# What you will do
I need the records below retyped exactly.

# Provided data
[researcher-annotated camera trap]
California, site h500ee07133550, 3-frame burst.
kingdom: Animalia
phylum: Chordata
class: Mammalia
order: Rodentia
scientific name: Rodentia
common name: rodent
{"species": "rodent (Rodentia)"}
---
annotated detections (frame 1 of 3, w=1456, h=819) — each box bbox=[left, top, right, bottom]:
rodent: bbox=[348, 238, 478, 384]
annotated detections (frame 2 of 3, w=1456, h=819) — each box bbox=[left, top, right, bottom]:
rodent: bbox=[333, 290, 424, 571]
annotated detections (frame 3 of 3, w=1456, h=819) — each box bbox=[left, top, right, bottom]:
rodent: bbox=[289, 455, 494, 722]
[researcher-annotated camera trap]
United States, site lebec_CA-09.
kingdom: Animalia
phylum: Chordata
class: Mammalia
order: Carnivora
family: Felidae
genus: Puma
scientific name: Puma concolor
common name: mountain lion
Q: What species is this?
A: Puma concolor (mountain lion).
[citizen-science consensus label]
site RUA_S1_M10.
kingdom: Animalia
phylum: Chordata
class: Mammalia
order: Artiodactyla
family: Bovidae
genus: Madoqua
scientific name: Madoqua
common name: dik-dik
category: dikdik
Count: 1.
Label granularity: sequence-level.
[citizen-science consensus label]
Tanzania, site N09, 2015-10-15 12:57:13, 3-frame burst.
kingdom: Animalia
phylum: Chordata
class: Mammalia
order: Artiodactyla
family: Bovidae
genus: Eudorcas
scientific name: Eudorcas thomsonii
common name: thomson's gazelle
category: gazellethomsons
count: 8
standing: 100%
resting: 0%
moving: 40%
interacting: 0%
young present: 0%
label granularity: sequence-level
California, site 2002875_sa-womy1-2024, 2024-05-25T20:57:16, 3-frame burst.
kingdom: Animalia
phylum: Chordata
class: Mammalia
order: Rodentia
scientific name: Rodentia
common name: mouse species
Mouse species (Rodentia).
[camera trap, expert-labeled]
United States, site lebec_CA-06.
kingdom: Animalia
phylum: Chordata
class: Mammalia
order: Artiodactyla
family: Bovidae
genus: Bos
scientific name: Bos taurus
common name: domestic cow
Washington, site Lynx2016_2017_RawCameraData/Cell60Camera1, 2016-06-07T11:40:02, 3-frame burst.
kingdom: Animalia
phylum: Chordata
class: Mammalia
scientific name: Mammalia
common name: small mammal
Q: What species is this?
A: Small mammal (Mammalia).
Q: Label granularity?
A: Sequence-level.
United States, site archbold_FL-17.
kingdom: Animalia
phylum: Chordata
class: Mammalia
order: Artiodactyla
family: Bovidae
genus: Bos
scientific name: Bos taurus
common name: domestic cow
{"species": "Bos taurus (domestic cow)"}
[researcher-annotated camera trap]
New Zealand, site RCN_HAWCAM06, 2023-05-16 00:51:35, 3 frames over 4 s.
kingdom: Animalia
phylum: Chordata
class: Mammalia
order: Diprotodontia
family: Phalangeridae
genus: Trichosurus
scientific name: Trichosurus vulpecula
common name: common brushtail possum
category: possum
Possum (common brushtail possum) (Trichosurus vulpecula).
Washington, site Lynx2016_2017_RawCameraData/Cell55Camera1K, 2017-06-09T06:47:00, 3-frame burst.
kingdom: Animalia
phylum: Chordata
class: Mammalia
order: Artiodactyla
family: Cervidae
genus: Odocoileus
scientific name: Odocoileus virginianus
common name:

# Problem solution
[researcher-annotated camera trap]
California, site h500ee07133550, 3-frame burst.
kingdom: Animalia
phylum: Chordata
class: Mammalia
order: Rodentia
scientific name: Rodentia
common name: rodent
{"species": "rodent (Rodentia)"}
---
annotated detections (frame 1 of 3, w=1456, h=819) — each box bbox=[left, top, right, bottom]:
rodent: bbox=[348, 238, 478, 384]
annotated detections (frame 2 of 3, w=1456, h=819) — each box bbox=[left, top, right, bottom]:
rodent: bbox=[333, 290, 424, 571]
annotated detections (frame 3 of 3, w=1456, h=819) — each box bbox=[left, top, right, bottom]:
rodent: bbox=[289, 455, 494, 722]
[researcher-annotated camera trap]
United States, site lebec_CA-09.
kingdom: Animalia
phylum: Chordata
class: Mammalia
order: Carnivora
family: Felidae
genus: Puma
scientific name: Puma concolor
common name: mountain lion
Q: What species is this?
A: Puma concolor (mountain lion).
[citizen-science consensus label]
site RUA_S1_M10.
kingdom: Animalia
phylum: Chordata
class: Mammalia
order: Artiodactyla
family: Bovidae
genus: Madoqua
scientific name: Madoqua
common name: dik-dik
category: dikdik
Count: 1.
Label granularity: sequence-level.
[citizen-science consensus label]
Tanzania, site N09, 2015-10-15 12:57:13, 3-frame burst.
kingdom: Animalia
phylum: Chordata
class: Mammalia
order: Artiodactyla
family: Bovidae
genus: Eudorcas
scientific name: Eudorcas thomsonii
common name: thomson's gazelle
category: gazellethomsons
count: 8
standing: 100%
resting: 0%
moving: 40%
interacting: 0%
young present: 0%
label granularity: sequence-level
California, site 2002875_sa-womy1-2024, 2024-05-25T20:57:16, 3-frame burst.
kingdom: Animalia
phylum: Chordata
class: Mammalia
order: Rodentia
scientific name: Rodentia
common name: mouse species
Mouse species (Rodentia).
[camera trap, expert-labeled]
United States, site lebec_CA-06.
kingdom: Animalia
phylum: Chordata
class: Mammalia
order: Artiodactyla
family: Bovidae
genus: Bos
scientific name: Bos taurus
common name: domestic cow
Washington, site Lynx2016_2017_RawCameraData/Cell60Camera1, 2016-06-07T11:40:02, 3-frame burst.
kingdom: Animalia
phylum: Chordata
class: Mammalia
scientific name: Mammalia
common name: small mammal
Q: What species is this?
A: Small mammal (Mammalia).
Q: Label granularity?
A: Sequence-level.
United States, site archbold_FL-17.
kingdom: Animalia
phylum: Chordata
class: Mammalia
order: Artiodactyla
family: Bovidae
genus: Bos
scientific name: Bos taurus
common name: domestic cow
{"species": "Bos taurus (domestic cow)"}
[researcher-annotated camera trap]
New Zealand, site RCN_HAWCAM06, 2023-05-16 00:51:35, 3 frames over 4 s.
kingdom: Animalia
phylum: Chordata
class: Mammalia
order: Diprotodontia
family: Phalangeridae
genus: Trichosurus
scientific name: Trichosurus vulpecula
common name: common brushtail possum
category: possum
Possum (common brushtail possum) (Trichosurus vulpecula).
Washington, site Lynx2016_2017_RawCameraData/Cell55Camera1K, 2017-06-09T06:47:00, 3-frame burst.
kingdom: Animalia
phylum: Chordata
class: Mammalia
order: Artiodactyla
family: Cervidae
genus: Odocoileus
scientific name: Odocoileus virginianus
common name:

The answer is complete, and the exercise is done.